■ The request ■
Express the listing from the line with "How do these" up to and including the line with "Answer: patch of" as a two-column CSV with the header input,output. Place the text in the input column and its answer in the output column, quoting each field and replacing line breaks with spaces.

'''

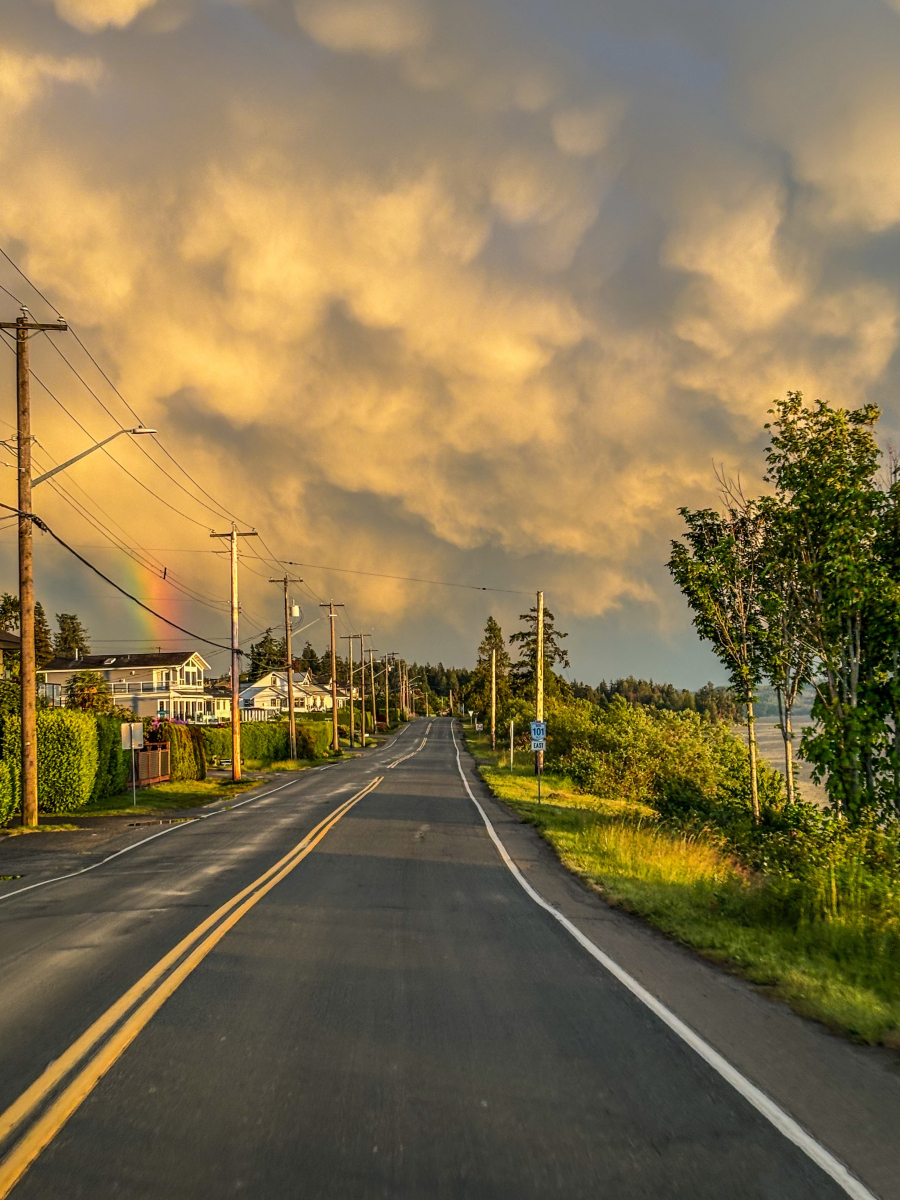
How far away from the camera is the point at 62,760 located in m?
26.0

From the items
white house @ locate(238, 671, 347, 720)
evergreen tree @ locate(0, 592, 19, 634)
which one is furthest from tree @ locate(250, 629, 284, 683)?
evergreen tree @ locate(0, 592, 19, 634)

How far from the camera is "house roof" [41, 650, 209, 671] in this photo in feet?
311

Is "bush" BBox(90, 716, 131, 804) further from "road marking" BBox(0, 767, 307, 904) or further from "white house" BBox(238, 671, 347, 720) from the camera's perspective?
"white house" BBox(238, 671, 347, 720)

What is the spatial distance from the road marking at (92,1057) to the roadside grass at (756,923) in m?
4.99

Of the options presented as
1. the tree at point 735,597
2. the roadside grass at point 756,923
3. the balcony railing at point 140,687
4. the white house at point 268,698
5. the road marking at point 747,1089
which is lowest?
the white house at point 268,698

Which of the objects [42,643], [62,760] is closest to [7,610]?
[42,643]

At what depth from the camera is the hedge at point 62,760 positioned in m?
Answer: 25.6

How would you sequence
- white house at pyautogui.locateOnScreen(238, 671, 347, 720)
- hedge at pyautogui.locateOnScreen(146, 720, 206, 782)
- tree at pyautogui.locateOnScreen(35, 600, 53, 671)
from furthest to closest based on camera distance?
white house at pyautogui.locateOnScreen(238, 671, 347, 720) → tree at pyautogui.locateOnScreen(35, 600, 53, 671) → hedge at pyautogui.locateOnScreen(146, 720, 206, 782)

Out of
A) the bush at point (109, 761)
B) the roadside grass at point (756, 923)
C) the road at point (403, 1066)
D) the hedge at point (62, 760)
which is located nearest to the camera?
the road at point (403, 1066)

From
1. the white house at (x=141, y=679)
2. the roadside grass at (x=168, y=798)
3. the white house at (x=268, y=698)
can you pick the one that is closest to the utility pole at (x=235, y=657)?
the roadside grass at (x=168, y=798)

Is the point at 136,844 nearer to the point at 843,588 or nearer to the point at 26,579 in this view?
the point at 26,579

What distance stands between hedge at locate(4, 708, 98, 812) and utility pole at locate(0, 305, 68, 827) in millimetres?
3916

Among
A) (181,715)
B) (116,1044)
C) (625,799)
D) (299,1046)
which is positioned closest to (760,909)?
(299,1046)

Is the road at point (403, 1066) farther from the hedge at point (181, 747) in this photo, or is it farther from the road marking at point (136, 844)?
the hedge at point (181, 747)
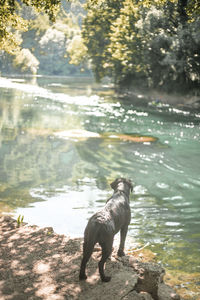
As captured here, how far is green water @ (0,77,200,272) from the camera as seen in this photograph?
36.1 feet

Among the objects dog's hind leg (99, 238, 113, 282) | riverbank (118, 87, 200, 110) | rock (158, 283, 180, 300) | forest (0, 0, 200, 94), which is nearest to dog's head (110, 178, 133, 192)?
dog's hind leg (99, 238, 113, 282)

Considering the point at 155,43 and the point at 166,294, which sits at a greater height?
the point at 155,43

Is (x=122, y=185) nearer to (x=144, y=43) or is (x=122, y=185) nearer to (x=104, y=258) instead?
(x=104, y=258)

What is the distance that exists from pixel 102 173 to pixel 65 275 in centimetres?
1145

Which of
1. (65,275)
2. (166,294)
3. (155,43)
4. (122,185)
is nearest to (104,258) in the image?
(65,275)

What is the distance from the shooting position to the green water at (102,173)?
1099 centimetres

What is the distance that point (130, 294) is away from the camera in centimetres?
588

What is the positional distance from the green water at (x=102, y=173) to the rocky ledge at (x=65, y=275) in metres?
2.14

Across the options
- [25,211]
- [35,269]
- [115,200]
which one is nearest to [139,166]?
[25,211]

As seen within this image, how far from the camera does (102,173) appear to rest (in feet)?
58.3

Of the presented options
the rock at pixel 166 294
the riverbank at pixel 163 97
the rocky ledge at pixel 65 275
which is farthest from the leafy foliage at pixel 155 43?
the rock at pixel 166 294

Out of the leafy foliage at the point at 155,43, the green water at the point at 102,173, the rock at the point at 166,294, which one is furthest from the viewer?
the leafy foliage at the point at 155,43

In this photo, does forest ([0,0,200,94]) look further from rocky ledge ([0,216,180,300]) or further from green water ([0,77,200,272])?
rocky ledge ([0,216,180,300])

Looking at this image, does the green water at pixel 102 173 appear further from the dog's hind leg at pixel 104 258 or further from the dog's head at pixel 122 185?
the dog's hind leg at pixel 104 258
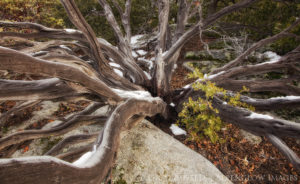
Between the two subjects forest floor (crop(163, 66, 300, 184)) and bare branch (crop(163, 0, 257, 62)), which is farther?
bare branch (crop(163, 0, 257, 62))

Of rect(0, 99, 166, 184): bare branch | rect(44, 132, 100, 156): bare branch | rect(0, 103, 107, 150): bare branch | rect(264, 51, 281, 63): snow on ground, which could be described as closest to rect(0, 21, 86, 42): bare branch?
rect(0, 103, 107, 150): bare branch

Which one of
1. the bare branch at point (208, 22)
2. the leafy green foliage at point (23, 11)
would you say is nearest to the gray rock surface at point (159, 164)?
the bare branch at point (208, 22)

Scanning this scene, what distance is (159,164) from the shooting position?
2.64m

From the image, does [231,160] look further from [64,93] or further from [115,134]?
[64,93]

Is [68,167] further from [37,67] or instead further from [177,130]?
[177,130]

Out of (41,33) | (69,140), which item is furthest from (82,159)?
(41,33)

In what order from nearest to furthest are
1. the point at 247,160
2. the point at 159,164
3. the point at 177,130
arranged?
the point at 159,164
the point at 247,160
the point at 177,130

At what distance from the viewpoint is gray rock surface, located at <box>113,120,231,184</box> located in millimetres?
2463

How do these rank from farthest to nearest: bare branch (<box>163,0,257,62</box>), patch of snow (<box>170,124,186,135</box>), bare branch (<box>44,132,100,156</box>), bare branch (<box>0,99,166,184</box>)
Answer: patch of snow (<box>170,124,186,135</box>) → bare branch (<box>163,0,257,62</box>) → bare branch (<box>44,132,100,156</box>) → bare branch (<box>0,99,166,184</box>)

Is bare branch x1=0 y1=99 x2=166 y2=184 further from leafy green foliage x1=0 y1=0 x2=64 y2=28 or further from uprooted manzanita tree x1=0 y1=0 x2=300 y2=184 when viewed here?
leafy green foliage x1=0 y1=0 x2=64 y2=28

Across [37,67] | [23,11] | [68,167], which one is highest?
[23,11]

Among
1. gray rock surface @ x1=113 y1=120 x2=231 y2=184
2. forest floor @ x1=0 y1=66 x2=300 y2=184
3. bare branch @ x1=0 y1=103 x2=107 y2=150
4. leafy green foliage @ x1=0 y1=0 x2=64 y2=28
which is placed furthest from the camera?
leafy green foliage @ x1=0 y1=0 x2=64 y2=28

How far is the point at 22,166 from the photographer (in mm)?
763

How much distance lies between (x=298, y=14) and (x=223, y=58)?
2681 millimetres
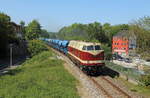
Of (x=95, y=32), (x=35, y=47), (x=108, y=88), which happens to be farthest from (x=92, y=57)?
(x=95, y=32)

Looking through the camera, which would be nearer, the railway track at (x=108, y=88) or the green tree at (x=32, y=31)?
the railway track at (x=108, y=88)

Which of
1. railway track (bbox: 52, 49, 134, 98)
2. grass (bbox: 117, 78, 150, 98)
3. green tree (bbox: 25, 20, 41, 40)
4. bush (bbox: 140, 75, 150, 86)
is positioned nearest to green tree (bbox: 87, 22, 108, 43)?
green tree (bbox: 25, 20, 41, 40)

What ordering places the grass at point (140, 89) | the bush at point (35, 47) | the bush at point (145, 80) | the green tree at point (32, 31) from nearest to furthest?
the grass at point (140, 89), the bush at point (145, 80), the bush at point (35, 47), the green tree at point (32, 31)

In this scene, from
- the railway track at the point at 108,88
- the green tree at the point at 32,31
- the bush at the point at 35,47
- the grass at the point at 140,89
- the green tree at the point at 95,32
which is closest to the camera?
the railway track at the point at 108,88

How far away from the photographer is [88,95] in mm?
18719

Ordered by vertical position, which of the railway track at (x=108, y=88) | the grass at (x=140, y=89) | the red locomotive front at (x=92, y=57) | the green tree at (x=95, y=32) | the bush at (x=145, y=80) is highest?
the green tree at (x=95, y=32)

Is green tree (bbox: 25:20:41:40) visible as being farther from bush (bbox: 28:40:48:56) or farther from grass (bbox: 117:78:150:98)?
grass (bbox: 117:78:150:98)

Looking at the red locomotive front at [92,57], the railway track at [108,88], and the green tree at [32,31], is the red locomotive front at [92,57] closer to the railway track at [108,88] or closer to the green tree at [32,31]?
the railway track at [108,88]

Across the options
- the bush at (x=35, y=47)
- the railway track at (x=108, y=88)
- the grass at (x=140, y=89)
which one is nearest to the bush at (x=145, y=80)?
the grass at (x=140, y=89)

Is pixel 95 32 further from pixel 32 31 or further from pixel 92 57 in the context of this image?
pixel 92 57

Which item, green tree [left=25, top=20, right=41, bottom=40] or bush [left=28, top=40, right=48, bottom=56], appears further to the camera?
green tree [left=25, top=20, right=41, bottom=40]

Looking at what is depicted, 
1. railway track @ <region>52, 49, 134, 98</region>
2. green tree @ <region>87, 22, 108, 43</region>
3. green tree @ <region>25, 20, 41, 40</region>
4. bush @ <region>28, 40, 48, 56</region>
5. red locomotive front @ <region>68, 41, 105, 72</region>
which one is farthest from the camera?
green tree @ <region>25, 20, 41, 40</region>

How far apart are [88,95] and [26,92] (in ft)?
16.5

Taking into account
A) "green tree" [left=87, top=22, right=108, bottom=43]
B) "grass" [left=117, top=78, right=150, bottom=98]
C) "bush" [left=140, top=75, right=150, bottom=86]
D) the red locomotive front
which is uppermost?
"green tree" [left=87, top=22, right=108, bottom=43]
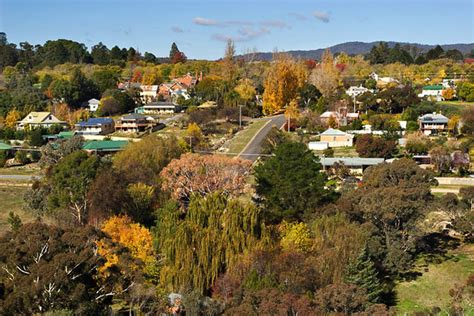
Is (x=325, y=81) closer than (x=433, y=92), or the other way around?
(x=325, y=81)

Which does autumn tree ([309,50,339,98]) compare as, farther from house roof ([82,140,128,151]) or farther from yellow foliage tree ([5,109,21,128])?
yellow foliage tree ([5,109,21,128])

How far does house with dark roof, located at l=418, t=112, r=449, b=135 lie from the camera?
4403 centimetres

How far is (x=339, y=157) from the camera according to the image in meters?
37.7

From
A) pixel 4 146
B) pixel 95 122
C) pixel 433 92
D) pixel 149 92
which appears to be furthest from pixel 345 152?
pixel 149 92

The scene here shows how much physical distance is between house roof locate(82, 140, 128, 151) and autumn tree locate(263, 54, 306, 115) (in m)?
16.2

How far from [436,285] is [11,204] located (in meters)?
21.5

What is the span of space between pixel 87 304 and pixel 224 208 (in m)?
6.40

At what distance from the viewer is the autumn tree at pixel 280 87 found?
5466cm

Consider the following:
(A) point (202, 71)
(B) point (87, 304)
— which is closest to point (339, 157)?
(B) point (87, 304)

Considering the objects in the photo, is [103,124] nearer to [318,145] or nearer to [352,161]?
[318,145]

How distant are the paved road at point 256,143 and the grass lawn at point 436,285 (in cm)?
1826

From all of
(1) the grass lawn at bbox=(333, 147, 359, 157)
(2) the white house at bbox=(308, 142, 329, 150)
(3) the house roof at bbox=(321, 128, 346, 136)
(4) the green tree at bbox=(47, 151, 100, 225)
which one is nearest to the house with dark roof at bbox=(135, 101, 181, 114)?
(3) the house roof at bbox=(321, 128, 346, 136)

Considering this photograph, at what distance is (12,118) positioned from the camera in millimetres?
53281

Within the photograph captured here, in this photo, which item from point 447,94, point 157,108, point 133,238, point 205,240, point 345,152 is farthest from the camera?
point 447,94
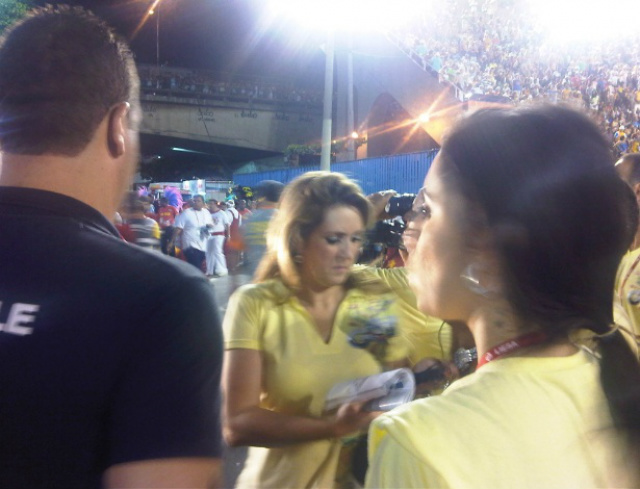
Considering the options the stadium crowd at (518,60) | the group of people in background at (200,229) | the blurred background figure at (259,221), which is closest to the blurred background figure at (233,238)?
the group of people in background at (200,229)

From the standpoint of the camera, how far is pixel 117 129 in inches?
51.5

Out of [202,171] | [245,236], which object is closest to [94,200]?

'''

■ Written solution ■
input,output
"How do these rank from farthest to nearest: bare branch (<box>163,0,257,62</box>), patch of snow (<box>170,124,186,135</box>), bare branch (<box>44,132,100,156</box>), bare branch (<box>0,99,166,184</box>) Answer:","patch of snow (<box>170,124,186,135</box>) → bare branch (<box>163,0,257,62</box>) → bare branch (<box>44,132,100,156</box>) → bare branch (<box>0,99,166,184</box>)"